Toutefois, si « le DMA est moins strict que la section 19a de la GWB, alors les réglementations nationales plus strictes ne doivent pas être remplacées par le DMA », a ajouté M. Mohrs.

Quant à M. Durz, il a également souligné que le DMA est « l’un des projets législatifs les plus importants pour la réglementation de l’économie numérique — en Europe, mais aussi dans le monde entier ». C’est pourquoi il insiste sur le fait que certaines parties du DMA doivent être améliorées.

M. Durz a demandé que le DMA soit « plus flexible » et « plus ouverte aux changements technologiques », notant que l’approche allemande des « normes juridiques abstraites » est la bonne façon de garantir que le DMA puisse suivre les développements rapides des marchés numériques.
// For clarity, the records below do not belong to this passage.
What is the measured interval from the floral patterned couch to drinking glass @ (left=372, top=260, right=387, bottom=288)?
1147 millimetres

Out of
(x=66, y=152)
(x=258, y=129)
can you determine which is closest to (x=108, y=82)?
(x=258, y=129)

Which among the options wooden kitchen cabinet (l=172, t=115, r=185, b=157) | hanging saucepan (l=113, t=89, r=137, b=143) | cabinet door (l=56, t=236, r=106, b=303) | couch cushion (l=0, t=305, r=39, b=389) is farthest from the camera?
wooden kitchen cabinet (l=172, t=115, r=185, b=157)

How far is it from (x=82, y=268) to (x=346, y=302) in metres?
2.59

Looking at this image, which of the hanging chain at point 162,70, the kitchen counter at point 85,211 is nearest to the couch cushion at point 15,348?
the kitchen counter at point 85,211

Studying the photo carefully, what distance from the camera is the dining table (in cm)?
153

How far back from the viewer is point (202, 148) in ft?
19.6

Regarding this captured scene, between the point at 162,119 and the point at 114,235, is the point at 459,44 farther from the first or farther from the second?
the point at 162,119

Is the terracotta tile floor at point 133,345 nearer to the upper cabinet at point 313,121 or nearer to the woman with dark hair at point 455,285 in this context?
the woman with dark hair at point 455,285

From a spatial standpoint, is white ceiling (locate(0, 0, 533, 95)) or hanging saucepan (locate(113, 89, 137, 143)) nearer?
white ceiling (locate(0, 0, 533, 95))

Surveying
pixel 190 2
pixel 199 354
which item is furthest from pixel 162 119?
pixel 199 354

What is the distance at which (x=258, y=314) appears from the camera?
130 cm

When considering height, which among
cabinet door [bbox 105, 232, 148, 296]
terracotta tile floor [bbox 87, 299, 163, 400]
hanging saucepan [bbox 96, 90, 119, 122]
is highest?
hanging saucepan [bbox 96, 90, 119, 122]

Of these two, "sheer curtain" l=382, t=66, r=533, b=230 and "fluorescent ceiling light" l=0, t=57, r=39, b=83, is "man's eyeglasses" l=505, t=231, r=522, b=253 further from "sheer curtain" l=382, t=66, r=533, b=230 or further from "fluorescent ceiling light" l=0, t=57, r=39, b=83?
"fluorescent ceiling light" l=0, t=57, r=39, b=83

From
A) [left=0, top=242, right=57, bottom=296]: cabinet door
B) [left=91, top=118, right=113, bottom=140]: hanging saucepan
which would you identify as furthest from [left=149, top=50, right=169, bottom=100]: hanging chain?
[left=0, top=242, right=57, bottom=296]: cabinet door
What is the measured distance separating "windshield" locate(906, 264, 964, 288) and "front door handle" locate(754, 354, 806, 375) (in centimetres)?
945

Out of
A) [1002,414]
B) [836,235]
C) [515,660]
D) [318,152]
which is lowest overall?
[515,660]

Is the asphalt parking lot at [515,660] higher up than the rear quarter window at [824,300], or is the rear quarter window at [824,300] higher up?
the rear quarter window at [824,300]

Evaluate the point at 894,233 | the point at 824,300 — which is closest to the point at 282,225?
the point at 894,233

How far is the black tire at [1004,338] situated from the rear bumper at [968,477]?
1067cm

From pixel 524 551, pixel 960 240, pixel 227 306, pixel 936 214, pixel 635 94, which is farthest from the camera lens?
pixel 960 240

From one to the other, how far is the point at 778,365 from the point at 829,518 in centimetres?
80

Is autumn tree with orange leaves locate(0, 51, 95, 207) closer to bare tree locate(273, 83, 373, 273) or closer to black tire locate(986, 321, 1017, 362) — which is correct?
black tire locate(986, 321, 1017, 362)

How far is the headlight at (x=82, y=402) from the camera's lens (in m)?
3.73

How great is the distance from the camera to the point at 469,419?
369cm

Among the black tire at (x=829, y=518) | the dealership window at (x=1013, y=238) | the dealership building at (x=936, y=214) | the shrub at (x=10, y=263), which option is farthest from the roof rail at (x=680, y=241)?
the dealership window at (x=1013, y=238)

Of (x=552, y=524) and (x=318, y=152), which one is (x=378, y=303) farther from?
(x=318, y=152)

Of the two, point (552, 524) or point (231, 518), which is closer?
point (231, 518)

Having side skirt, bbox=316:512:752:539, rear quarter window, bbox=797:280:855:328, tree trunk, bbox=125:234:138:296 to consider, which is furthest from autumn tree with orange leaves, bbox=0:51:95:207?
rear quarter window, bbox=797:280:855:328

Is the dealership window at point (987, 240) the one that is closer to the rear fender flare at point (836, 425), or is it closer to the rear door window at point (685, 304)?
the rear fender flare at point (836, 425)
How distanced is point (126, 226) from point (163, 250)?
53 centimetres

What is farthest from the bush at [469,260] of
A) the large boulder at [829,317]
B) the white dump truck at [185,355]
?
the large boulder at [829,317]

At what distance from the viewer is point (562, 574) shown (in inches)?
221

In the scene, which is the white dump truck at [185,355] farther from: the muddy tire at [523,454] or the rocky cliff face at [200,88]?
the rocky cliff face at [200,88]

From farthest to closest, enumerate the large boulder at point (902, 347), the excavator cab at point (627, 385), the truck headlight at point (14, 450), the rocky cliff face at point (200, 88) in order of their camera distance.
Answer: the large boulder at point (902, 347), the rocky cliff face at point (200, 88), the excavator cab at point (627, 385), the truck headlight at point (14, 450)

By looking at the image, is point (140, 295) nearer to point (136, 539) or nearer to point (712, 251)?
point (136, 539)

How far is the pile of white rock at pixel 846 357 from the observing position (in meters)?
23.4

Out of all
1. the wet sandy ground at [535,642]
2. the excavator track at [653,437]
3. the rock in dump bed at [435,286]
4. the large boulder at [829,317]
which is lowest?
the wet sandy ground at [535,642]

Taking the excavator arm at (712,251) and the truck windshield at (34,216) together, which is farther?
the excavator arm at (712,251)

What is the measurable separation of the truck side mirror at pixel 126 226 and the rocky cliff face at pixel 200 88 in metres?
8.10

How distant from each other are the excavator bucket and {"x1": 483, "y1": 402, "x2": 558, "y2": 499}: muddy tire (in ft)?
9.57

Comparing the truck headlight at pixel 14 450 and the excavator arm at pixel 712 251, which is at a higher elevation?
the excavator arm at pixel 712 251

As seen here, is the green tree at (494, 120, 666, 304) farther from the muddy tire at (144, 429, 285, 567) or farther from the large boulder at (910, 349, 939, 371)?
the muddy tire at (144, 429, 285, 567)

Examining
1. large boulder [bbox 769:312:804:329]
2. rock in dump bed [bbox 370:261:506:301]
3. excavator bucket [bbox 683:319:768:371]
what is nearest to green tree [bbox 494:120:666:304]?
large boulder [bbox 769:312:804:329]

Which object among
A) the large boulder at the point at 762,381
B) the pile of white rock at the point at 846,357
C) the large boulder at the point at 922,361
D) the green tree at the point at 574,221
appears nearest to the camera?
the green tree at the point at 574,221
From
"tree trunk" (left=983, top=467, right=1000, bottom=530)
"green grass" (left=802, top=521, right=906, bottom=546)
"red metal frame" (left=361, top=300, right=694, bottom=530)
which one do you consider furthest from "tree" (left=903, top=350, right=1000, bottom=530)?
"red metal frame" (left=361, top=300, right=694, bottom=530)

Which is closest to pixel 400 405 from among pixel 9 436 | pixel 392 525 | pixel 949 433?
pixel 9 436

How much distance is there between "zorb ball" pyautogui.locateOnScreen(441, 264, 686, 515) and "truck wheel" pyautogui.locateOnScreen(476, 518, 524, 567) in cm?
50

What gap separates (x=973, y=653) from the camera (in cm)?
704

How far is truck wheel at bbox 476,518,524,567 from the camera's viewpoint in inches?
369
M. Durz a également demandé que les autorités nationales de la concurrence soient davantage impliquées dans le processus — une demande déjà formulée par le rapporteur du Parlement européen sur la DMA, Andreas Schwab.

Dans un projet de rapport, M. Schwab a demandé la création d’un « groupe de haut niveau de régulateurs numériques » pour aider la Commission à surveiller et à respecter les règles du DMA.

« Nous avons besoin d’un modus vivendi de coopération entre les autorités nationales et européennes de la concurrence », a déclaré M. Schwab à EURACTIV.